A Paris, nous pouvons compter sur la venue de délégations provenant d'Italie, du Portugal et de Belgique. Des contacts suivis existent avec nos amis de Grèce, du Royaume-Uni, du Luxembourg, de Hollande et de la Suède. En Suède, comptant un inscrit aujourd'hui à la Cora, un journal à grand tirage nous a récemment honoré d'une large publicité dénoncant "le lobby de la Cora et des antiprohibitionnistes qui pourraient forcer ce pays à légaliser les drogues". Mais la question centrale qui nous préoccupe est de faire venir au congrès un maximum de citoyens français. Une première réunion, ce 21 février, réunisant une trentaine de personnes, a déjà eu lieu à Paris. Le prochain rendez-vous d'organisation est fixé le 21 mars (14h), au siège du PRG 13 rue Duroc Paris VII ème .Ces réunions sont ouvertes à tous et à toutes.

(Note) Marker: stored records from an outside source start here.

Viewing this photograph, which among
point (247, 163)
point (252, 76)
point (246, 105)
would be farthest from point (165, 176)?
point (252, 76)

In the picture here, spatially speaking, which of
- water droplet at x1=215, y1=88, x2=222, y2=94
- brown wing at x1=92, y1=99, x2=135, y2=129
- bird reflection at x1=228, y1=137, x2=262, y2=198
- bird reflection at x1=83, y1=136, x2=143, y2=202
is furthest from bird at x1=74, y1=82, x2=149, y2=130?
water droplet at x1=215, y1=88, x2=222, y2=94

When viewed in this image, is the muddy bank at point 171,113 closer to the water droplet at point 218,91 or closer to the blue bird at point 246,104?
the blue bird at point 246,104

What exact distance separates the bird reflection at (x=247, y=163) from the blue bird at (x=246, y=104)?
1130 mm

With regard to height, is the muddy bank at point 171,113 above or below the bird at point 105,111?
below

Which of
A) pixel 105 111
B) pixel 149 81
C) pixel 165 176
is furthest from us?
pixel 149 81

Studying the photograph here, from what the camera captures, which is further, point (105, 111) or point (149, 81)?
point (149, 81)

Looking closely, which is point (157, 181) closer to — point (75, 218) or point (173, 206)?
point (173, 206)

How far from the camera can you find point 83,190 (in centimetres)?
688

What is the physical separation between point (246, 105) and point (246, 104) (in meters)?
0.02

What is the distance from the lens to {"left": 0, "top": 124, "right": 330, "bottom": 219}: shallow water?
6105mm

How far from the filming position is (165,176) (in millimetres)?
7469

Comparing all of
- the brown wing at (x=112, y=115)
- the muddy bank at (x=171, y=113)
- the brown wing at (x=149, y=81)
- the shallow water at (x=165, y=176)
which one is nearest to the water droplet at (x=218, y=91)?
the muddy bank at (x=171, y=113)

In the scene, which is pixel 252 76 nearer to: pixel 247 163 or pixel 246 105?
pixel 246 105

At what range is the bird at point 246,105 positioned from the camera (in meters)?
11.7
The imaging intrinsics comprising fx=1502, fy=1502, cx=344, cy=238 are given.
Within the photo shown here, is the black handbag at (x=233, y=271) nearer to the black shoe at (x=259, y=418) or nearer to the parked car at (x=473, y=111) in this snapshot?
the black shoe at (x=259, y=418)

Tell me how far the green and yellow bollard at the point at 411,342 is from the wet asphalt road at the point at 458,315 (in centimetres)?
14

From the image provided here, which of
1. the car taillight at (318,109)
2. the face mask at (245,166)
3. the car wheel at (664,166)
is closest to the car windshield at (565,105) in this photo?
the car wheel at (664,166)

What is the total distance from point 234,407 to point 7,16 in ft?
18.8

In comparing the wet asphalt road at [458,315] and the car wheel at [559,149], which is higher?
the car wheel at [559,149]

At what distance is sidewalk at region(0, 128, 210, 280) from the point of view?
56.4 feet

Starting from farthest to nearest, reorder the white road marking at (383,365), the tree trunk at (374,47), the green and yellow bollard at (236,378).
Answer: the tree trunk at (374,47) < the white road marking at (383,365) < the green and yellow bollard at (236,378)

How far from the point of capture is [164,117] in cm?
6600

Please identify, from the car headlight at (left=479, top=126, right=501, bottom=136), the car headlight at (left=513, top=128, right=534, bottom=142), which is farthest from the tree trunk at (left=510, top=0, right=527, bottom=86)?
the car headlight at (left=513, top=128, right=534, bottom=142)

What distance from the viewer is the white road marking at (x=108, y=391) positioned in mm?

Le Congrès des inscrits et des antiprobhibitionnistes
Ce Congrès des inscrits à la Cora est un moyen de vérifier les timides ouvertures enregistrées dans un des pays les plus prohibitionnistes d'Europe et de vérifier l'adéquation de cet instrument politique "CORA" à vivre comme l'organisation des antiprohibitionnistes en Europe. Nous serons ainsi appelé à réfléchir aux enjeux et à la nécessité toujours plus affirmée d'un instrument adéquat de lutte transnationale.
Non pas sur un "programme d'idées" ou idéologique, mais sur des questions concrètes d'initiatives politiques et nonviolentes, nous te proposons de t'inscrire ou de contribuer à la Cora '98, à t'y associer de la manière que tu jugeras la meilleure. A très bientôt, Michel Hancisse
CALENDRIER D'INITIATIVES :
Samedi 28 mars : manifestation au centre de Londres.
Depuis des mois, The Independant on Sunday orchestre une campagne de presse en faveur de la décriminalisation du cannabis. Nous avons décidé de nous y associer. Des (dizaines ? de) milliers de manifestants sont attendus. Pour toute info : Gwendoline De Sario au ++ 32 (0) 2- 284 28 27 (Bruxelles)
Congrès de la CORA- Paris les 5-6-7 juin 1998 - Assemblée Nationale
Veuillez déjà réserver ces dates. Prière de contacter Thierry Meyssan pour toute collaboration ou Bruxelles.
Inscrivez-vous à la CORA '98 !
-330 ff à verser sur le n( de compte 10067.00101.10320834404 de la Sogenal (agence au PE-Strasbourg)
à l'ordre de la CORA -Coordination Radicale Antiprohibitionniste.
ET ENCORE :
Procès du Circ
Les euro-députés radicaux Gianfranco Dell'Alba et Olivier Dupuis se rendront à Paris
ce 25 mars au procès du Circ (Collectif pour la légalisation du cannabis). A l'instar de centaines de personnalités et citoyens français ayant avoué dans un manifeste une consommation de produits stupéfiants, invités par la défense au tribunal, ils comptent à leur tour s'y auto-dénoncer. Pour rappel, à l'automne dernier, le Circ avait envoyé un joint à tous les députés français.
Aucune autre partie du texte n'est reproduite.